The second contemporary source, the interviews, will be created at a later stage of the project. As we expect numerous lacunae in the lemma list and constituents of the dictionary entries, the data gained from the corpus and also the historical sources will have to be completed with information gained from additional interviews conducted with Tunisian informants. This will be done during the third and the last field campaigns. The interviews will differ from those done in the first two campaigns as they will be semi-structured interviews that aim at the elicitation of lexical data absent in the corpus. Having collected plenty of dialogues, it is planned to also go for narratives in this phase of the project.

3.3 Historical Data

The historical aspect will be introduced by way of lexicographic items excerpted from print publications, especially the very rich lexical material contained in Singer’s monumental grammar (1984; almost 800 pages) of the Medina of Tunis, which hitherto has been difficult to use which is mainly due to a lack of an index2. Singer’s data will be evaluated systematically and integrated into the dictionary (the material will, of course, be indicated by reference to his book; however on account of the unclear copyright status it is not planned to create a digital version of the book itself). Additional resources (Nicolas 1911, Marçais/Guîga 1958-61, Quéméneur 1962, Abdellatif 2010) will also be consulted in order to verify and complete the collected data. The diachronic dimension will help to better understand processes in the development of the lexicon.

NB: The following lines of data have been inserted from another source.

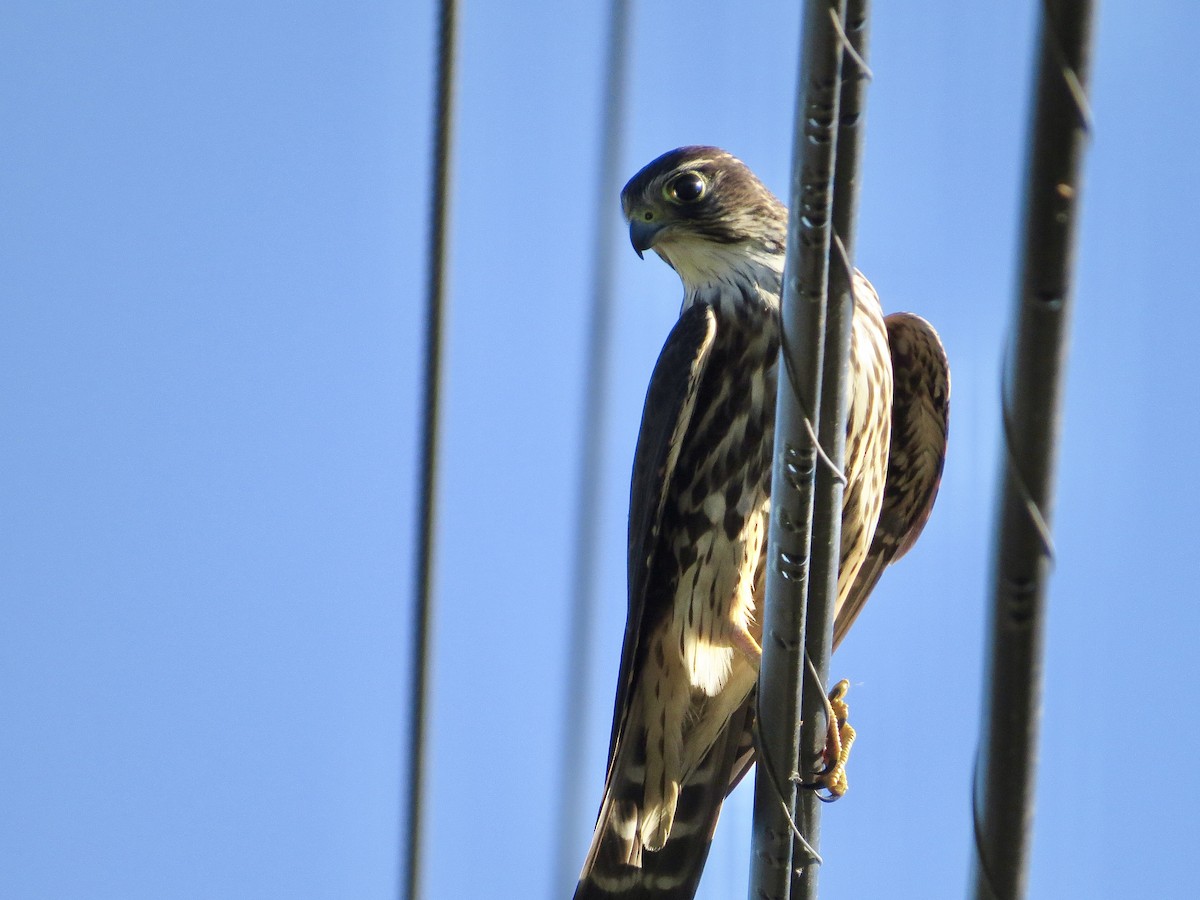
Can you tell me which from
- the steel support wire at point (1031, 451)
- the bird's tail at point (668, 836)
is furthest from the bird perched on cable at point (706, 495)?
the steel support wire at point (1031, 451)

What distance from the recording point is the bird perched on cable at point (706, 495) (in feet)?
12.3

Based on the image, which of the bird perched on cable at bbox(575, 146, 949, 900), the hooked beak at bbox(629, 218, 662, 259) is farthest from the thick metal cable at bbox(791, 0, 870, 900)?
the hooked beak at bbox(629, 218, 662, 259)

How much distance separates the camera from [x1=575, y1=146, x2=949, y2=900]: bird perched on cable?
147 inches

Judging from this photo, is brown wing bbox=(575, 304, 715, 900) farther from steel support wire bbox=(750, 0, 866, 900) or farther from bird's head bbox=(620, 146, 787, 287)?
steel support wire bbox=(750, 0, 866, 900)

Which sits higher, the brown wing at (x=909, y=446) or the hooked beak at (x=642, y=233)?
the hooked beak at (x=642, y=233)

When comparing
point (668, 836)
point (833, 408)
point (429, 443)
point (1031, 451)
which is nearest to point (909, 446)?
point (668, 836)

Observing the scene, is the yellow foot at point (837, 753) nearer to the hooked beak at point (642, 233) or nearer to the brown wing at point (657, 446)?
the brown wing at point (657, 446)

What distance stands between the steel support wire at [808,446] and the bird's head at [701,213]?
190 cm

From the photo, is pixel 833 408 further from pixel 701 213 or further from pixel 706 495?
pixel 701 213

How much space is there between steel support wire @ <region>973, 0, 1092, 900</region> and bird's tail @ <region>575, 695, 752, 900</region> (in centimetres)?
250

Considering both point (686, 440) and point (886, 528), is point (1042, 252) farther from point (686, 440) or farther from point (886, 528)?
point (886, 528)

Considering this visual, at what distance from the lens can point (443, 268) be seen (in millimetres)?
2311

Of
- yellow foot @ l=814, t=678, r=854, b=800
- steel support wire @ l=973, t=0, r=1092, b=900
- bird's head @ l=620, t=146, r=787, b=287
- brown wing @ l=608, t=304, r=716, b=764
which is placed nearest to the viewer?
steel support wire @ l=973, t=0, r=1092, b=900

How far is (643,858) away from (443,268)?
2.15m
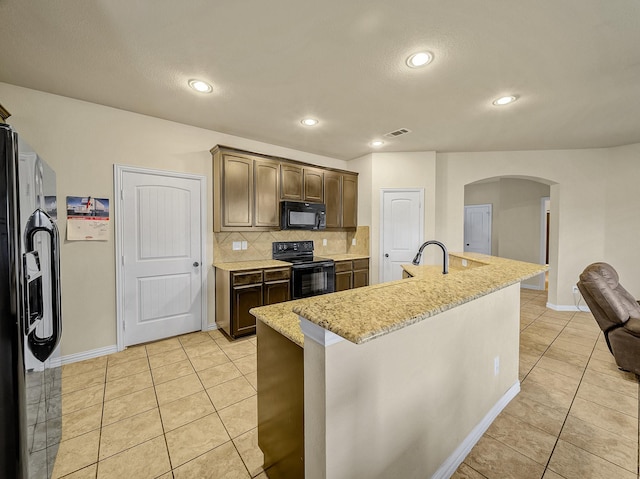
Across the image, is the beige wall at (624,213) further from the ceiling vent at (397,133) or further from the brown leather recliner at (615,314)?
the ceiling vent at (397,133)

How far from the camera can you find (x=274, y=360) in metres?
1.27

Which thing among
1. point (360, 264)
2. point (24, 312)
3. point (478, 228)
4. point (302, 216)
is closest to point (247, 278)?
point (302, 216)

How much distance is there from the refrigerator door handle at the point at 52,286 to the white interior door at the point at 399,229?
3.91m

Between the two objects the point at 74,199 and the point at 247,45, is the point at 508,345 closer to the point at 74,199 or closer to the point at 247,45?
the point at 247,45

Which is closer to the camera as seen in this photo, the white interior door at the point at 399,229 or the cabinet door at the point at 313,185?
the cabinet door at the point at 313,185

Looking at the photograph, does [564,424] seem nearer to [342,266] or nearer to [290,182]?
[342,266]

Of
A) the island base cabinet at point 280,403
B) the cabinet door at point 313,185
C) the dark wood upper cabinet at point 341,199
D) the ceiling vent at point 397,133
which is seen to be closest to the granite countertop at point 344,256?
the dark wood upper cabinet at point 341,199

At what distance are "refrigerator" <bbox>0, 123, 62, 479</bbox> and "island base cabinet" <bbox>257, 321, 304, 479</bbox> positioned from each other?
0.93 m

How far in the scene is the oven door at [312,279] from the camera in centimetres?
355

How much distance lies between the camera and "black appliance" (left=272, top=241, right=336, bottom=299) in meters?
3.57

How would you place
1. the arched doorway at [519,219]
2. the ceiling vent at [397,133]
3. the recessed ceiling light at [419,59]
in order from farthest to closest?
the arched doorway at [519,219]
the ceiling vent at [397,133]
the recessed ceiling light at [419,59]

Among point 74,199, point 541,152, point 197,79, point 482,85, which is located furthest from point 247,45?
point 541,152

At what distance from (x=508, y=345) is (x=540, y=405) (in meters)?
0.54

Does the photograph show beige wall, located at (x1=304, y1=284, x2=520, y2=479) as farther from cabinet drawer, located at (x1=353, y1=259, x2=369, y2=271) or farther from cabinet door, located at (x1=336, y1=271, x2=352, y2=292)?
cabinet drawer, located at (x1=353, y1=259, x2=369, y2=271)
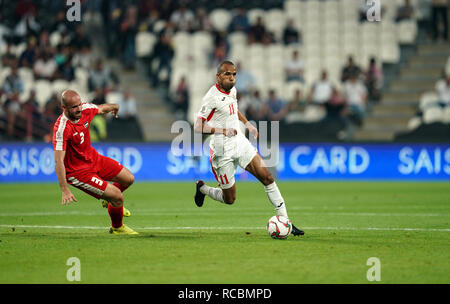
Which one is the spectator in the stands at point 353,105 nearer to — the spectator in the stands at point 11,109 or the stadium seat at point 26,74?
the spectator in the stands at point 11,109

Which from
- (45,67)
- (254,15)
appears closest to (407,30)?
(254,15)

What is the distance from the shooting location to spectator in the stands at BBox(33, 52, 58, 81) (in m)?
25.5

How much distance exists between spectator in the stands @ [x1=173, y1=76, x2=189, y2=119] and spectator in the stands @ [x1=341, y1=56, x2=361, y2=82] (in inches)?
195

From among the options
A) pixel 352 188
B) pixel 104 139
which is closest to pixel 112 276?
pixel 352 188

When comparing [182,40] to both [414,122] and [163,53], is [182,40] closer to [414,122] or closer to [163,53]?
[163,53]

The rich material gathered from young people whose parents are often not natives of the city of Tunis but have migrated to the capital from rural regions or other cities of Tunisia will hopefully enable us to analyse recent developments in the lexicon, particularly semantic changes including semantic shift, semantic reduction, and semantic extension of lexical items. Our diachronic approach will also make possible to determine the influence of other dialectal varieties of Arabic which in many cases are a result of the pan-Arabic satellite channels. One focus of the interviews carried out during our fieldwork is to gain newly coined vocabulary that appeared during and after the revolution of 2011, which had an immense impact on Tunisian society and hence also on Tunisian language. This vocabulary is, however, different from real youth slang that is often only used in in-group conversation. Studies on this particular field of the lexicon of Arabic dialects are extremely rare (the best publication on this topic is Caubet 2004 dealing mostly with Morocco).

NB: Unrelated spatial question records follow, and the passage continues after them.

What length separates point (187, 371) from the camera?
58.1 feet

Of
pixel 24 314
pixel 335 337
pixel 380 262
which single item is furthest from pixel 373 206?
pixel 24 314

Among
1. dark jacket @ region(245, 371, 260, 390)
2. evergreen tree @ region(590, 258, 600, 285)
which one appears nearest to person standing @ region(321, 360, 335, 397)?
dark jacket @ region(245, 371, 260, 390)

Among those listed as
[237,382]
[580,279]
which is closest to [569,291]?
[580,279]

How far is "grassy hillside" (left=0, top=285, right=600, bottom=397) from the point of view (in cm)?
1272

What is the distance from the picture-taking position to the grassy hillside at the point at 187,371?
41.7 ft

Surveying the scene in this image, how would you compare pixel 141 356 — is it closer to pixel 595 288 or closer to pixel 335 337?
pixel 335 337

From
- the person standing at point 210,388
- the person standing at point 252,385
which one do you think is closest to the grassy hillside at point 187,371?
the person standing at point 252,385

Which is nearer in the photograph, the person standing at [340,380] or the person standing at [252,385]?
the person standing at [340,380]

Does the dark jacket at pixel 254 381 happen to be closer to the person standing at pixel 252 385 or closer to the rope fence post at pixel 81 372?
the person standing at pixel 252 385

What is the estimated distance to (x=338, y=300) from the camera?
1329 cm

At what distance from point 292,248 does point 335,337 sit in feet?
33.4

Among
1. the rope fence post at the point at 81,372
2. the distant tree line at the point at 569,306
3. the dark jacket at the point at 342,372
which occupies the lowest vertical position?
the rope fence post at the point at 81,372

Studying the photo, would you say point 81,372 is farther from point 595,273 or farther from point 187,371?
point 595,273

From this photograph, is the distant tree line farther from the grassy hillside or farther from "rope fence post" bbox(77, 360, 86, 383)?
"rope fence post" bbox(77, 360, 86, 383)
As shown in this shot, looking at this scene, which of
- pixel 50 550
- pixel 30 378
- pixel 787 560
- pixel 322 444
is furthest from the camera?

As we are not mainly interested in the “pure and real” dialect we will also pay attention to the incorporation of foreign elements into the Arabic language as spoken in Tunis both with regard to semantics and morphology. The latter is characterized by a high degree of integration into the morphological frame of Arabic. Particularly verbs of foreign origin have to be adapted to Arabic patterns for the sake of inflection. A similar development is often found with pluralisation of nouns and adjectives. The direct connection of corpus and dictionary (see figure 1) will facilitate research on phrases, idioms and collocations. Apart from some very well-studied varieties of Arabic (especially Egyptian and Moroccan Arabic) phraseology and related subjects such as collocation have been largely neglected, mainly because of a lack of text corpora sizeable enough for these purposes. The linkage of dictionary and corpus will enable users to investigate in which way given lexical items are connected to one another.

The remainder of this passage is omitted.